§ Goal of the exercise
Report every line below that contains the word "solar", copying each one in full. Treat the match as case-sensitive.

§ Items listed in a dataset

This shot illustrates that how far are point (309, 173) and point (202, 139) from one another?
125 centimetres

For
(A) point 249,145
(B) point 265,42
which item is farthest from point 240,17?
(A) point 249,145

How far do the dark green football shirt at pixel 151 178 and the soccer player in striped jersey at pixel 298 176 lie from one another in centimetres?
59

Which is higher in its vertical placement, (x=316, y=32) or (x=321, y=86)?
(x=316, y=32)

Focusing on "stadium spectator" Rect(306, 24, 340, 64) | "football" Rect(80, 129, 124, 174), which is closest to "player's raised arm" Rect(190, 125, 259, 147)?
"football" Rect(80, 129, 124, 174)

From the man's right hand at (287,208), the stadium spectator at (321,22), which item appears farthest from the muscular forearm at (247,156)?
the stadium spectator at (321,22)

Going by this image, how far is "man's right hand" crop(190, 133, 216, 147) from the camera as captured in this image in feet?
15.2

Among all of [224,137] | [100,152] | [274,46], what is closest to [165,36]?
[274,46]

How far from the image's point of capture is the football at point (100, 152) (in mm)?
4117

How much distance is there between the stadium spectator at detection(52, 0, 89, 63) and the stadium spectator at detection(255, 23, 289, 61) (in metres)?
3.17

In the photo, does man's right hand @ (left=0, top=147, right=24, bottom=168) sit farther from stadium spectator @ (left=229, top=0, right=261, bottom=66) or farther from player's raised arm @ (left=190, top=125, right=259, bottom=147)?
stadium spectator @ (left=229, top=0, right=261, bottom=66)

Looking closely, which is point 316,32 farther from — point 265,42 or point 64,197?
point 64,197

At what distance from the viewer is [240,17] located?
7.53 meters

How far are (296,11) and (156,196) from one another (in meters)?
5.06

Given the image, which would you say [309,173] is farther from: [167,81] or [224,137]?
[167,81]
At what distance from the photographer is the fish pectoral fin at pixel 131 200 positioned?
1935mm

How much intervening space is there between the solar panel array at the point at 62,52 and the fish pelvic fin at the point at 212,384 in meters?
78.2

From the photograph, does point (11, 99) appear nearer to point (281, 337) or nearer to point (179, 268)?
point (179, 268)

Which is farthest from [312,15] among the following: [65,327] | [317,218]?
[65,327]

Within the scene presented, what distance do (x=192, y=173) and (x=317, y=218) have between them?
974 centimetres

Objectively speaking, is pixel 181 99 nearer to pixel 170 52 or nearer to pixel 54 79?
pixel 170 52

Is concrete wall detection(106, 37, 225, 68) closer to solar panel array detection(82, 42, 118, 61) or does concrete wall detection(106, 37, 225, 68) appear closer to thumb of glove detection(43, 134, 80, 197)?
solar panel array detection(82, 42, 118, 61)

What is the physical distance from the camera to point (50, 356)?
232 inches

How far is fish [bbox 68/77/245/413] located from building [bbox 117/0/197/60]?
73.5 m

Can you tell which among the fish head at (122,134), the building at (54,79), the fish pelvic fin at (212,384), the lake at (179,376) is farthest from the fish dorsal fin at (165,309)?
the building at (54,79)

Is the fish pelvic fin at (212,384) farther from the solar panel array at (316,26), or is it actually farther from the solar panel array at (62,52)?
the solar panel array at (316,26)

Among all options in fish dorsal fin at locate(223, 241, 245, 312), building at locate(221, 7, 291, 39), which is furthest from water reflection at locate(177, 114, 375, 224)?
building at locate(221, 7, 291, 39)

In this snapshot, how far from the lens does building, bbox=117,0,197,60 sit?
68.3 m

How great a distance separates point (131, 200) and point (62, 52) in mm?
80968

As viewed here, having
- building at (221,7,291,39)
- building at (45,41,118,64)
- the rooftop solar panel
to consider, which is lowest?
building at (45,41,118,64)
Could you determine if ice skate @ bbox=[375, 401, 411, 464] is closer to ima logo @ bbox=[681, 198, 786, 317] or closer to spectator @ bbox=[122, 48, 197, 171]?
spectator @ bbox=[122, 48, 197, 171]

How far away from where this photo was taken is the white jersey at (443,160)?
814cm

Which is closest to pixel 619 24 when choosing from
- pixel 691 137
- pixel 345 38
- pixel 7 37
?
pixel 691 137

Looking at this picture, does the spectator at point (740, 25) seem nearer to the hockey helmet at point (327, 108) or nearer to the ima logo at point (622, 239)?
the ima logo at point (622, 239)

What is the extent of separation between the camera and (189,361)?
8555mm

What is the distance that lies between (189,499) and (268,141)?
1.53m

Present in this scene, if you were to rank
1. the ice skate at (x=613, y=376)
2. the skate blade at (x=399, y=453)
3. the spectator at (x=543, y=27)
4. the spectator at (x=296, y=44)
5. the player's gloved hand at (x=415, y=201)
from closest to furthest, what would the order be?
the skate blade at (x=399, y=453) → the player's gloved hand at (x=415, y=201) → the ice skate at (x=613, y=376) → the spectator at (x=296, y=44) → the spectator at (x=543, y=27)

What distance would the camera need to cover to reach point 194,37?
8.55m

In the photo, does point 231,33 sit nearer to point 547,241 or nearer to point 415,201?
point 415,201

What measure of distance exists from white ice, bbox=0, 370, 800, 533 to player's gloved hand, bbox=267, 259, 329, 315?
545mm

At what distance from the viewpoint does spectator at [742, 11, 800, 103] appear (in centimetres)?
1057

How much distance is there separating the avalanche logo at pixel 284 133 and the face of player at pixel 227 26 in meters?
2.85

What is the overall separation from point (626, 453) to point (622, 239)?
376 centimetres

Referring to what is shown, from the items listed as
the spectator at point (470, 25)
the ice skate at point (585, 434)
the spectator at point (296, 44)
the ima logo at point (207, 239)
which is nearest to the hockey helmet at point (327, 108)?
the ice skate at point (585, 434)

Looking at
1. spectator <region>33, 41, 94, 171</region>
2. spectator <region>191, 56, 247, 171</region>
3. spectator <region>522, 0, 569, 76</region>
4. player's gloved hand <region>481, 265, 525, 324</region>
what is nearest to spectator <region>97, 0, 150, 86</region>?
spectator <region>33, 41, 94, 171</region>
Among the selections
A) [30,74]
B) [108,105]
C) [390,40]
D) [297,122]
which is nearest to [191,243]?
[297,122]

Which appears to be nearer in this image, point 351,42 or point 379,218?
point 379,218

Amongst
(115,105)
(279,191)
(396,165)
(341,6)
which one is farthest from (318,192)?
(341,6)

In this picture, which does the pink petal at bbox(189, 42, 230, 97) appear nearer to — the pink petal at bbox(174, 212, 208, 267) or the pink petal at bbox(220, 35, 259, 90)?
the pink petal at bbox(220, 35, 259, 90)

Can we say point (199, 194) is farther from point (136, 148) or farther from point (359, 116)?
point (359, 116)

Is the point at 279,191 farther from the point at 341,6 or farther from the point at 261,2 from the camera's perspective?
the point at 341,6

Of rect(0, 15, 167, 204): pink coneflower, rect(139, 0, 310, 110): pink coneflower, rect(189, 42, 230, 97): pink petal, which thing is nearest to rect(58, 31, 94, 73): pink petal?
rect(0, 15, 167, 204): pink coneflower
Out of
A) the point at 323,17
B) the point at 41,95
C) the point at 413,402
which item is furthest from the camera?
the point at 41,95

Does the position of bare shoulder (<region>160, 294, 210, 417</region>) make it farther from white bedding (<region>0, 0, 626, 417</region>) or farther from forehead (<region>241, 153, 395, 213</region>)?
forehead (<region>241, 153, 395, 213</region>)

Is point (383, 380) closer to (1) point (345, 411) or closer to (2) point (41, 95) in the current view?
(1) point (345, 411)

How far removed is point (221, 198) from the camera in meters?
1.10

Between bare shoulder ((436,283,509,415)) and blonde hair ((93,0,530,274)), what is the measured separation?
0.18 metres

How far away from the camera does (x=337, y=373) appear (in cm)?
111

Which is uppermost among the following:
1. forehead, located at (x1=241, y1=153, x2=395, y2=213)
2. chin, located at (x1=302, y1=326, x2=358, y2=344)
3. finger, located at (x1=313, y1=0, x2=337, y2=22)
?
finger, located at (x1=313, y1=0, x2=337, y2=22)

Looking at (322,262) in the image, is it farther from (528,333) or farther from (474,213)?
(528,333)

§ The answer
How much intervening space is there between the solar panel array at the point at 62,52 and the fish pelvic fin at the point at 212,384 in meters?
Is concrete wall detection(106, 37, 225, 68) closer to solar panel array detection(82, 42, 118, 61) or does concrete wall detection(106, 37, 225, 68) appear closer to thumb of glove detection(43, 134, 80, 197)?
solar panel array detection(82, 42, 118, 61)
Is the fish pelvic fin at (212,384) farther from the solar panel array at (316,26), or is it actually farther from the solar panel array at (62,52)?
the solar panel array at (316,26)
- the rooftop solar panel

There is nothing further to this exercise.